Pocas veces me he planteado por qué escribo poesía. Tengo dos libros publicados y he participado en diversas antologías. Cuando se publicó mi primer libro sentí algo especial, una realización personal. Pronto pasó. Mi segundo libro me hizo sentir extraño; no consiguió colmar cierta ansia de absoluto, pero me ayudó a descubrir eso precisamente, que escribía por cierta ansia de absoluto.
Descubrir que otros leían y hacían suyos mis poemas me colmaba el alma. Estar, de alguna manera, con otros, era la verdadera satisfacción que encontraba como escritor. Pero recientemente, pasó algo que me hizo descubrir, definitivamente, cual era mi verdadero deseo como poeta.

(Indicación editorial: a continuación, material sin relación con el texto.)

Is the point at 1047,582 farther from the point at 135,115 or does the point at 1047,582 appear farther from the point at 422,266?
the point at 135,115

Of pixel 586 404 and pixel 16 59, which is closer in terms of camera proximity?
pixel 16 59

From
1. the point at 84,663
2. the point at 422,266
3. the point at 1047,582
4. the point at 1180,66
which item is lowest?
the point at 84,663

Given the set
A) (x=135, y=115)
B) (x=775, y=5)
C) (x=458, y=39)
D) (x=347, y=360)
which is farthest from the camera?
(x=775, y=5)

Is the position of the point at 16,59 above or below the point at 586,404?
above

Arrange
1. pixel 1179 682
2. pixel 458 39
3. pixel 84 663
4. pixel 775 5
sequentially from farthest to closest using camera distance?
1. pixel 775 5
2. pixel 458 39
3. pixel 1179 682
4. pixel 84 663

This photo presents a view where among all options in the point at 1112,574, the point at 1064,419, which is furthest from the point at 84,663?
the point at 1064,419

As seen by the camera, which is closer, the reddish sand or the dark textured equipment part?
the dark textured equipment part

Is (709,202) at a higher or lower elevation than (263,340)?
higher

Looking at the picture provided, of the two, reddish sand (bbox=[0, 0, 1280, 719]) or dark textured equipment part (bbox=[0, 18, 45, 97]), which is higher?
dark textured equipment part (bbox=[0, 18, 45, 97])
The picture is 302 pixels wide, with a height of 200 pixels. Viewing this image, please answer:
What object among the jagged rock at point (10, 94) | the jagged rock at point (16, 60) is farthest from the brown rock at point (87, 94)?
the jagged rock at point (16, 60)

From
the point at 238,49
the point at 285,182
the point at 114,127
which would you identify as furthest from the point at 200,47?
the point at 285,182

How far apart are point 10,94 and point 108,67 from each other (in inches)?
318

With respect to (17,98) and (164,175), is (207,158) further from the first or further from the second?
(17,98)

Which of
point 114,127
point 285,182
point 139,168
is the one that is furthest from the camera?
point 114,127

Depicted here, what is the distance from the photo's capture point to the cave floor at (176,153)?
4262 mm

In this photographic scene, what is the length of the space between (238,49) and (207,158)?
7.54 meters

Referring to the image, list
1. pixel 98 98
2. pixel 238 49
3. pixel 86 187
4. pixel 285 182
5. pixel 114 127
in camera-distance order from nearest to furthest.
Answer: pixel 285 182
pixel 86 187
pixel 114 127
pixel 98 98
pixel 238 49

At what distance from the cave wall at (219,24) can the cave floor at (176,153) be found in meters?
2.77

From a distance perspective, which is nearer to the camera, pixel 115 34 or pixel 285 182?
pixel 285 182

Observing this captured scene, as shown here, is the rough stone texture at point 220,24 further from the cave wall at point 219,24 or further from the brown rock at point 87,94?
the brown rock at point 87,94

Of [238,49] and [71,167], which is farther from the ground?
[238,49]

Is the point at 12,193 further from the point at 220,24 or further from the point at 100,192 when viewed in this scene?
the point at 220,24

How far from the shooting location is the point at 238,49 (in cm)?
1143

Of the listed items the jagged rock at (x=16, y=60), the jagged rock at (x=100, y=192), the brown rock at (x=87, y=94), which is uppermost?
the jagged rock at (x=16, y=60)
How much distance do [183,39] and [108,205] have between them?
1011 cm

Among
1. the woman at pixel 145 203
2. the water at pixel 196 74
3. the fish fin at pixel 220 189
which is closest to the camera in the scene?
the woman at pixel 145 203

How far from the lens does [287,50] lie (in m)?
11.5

Buscando en internet páginas donde pudieran haber publicado poemas míos encontré una ponencia de una estudiante de Educación Social de la Universidad de Huelva en la que contaba como se había ido gestando un proyecto para enviar monitores y material a un campo de refugiados saharauis en Argelia. Habían decidido llamar al proyecto Ángeles sin cielo, el título de mi segundo libro publicado. Cuando lo descubrí lloré, lloré durante los minutos que tardé en leer la ponencia. Nunca antes había podido sentir el verdadero sentido de mi poesía. Y no era yo el que le había dado sentido, sino otros, unos jóvenes deseosos de ayudar a los que no tienen nada.
Lo más curioso de este asunto, es que esto había sucedido al margen de mis buenas relaciones con el mundo de la solidaridad con los saharauis, la única nación árabe (hoy sometida y tiranizada por el Reino de Marruecos) de habla hispana, el único lugar en el mundo donde nuestra entrañable peseta sigue siendo una moneda de curso legal. Estos jóvenes solidarios, cuando nombraron su proyecto, no sabían que yo era amigo de algunos de los poetas de la autoproclamada Generación de la amistad, un encuentro de poetas saharauis exiliados en nuestro país que escriben su poesía en castellano.
Quiero, desde aquí, darle gracias a estos jóvenes de la Universidad de Huelva por haberle dado sentido a lo que escribo.